8. **Multi-tag / 32-bit capture via `BcdPduPipeline`**`BcdPduPipelineCaptureTests` covers
FC03 16/32-bit and FC06/FC16 16-bit, but not FC16 *32-bit* (CDAB pair write) capture, and
not a PDU spanning a BCD tag *and* a non-BCD register (does capture record only the BCD
one?). The pure `TagValueCaptureTests` cover 32-bit, but the *pipeline hook* for 32-bit
writes is unverified.
9. **`Get_PlcDetailRoute_ReturnsDetailShell`** uses `/plc/anything` — it never checks that a
PLC name with a slash, encoded characters, or empty segment is handled. The route is
`/plc/{name}` and the name is read client-side, so this is low-risk, but
`/plc/` (empty) and `/plc/a%2Fb` are untested.
## What looks good
- **`IStatusPushSink` is a clean seam.** Extracting the outbound side behind an interface so
the broadcaster loop logic is testable without a SignalR host is exactly right, and
`FakeStatusPushSink` using `ConcurrentBag` is the correct call for a type that production
pushes to from a background thread.
- **`TagValueCapture` torn-read test is genuine.** `ConcurrentRecordAndSnapshot_NeverYields
TornSlot` races 4 writers × 200k ops against a reader and checks a real invariant
(`DecodedValue == RawLow + RawHigh`). This is the right way to test the `Volatile.Write`
immutable-record swap, and it would actually catch a regression to a mutable slot.
- **`SignalRFakes` model the right shapes.** `FakeHubCallerContext : HubCallerContext` with
the abstract members overridden, `FakeGroupManager : IGroupManager`, and the hub-property
injection (`Context = ...`, `Groups = ...`) is the standard, correct way to unit-test a
SignalR `Hub` without a host. No mocking framework is dragged in.
◇ ◇ ◇ ◇ ◇ ◇ ◇
■ ACTION ITEM A ■
For each statement, say whether the review agrees with it and quote the deciding words. (i) `BcdPduPipelineCaptureTests` covers FC16 32-bit capture. (ii) The torn-read test runs 4 writers against a reader. (iii) The SignalR fakes depend on a mocking framework.
■ ACTION ITEM B ■
Answer from the review:
(i) What route does `Get_PlcDetailRoute_ReturnsDetailShell` use?
(ii) What invariant does the torn-read test check?
(iii) Which interface does `FakeGroupManager` implement?
■ ACTION ITEM C ■
Reproduce the stretch of the review from "8. **Multi-tag /" through "writes is unverified.".
◇ ◇ ◇ ◇ ◇ ◇ ◇
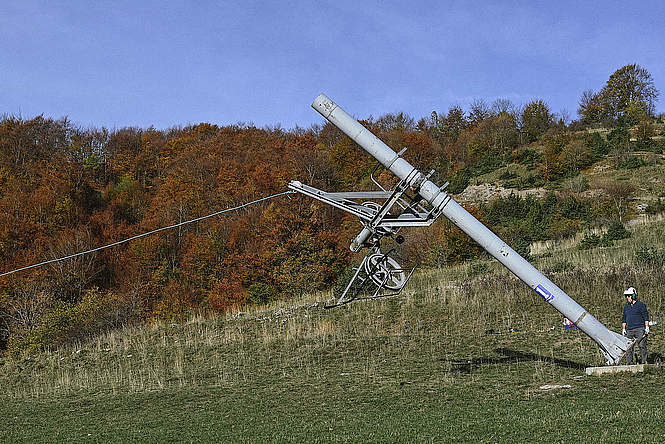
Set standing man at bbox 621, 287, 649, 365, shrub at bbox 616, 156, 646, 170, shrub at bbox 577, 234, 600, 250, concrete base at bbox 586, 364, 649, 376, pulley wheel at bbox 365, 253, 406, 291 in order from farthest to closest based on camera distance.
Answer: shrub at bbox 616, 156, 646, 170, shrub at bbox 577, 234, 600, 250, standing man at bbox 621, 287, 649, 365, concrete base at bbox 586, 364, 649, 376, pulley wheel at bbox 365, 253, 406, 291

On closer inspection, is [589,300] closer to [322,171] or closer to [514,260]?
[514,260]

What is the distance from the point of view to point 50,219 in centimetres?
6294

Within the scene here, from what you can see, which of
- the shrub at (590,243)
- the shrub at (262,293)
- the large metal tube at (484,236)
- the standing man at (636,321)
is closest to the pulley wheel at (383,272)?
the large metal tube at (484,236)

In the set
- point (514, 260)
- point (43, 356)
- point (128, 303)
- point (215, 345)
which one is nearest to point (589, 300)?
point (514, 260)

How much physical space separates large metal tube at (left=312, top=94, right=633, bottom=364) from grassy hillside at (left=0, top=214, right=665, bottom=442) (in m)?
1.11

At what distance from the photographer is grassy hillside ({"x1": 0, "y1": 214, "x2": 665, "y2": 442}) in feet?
◇ ◇ ◇ ◇ ◇ ◇ ◇
■ FINAL ANSWER A ■
(i) No: "FC03 16/32-bit and FC06/FC16 16-bit, but not FC16"
(ii) Yes: "races 4 writers × 200k ops against a reader"
(iii) No: "No mocking framework is dragged in."

■ FINAL ANSWER B ■
(i) `/plc/anything`
(ii) `DecodedValue == RawLow + RawHigh`
(iii) `IGroupManager`

■ FINAL ANSWER C ■
8. **Multi-tag / 32-bit capture via `BcdPduPipeline`**`BcdPduPipelineCaptureTests` covers
FC03 16/32-bit and FC06/FC16 16-bit, but not FC16 *32-bit* (CDAB pair write) capture, and
not a PDU spanning a BCD tag *and* a non-BCD register (does capture record only the BCD
one?). The pure `TagValueCaptureTests` cover 32-bit, but the *pipeline hook* for 32-bit
writes is unverified.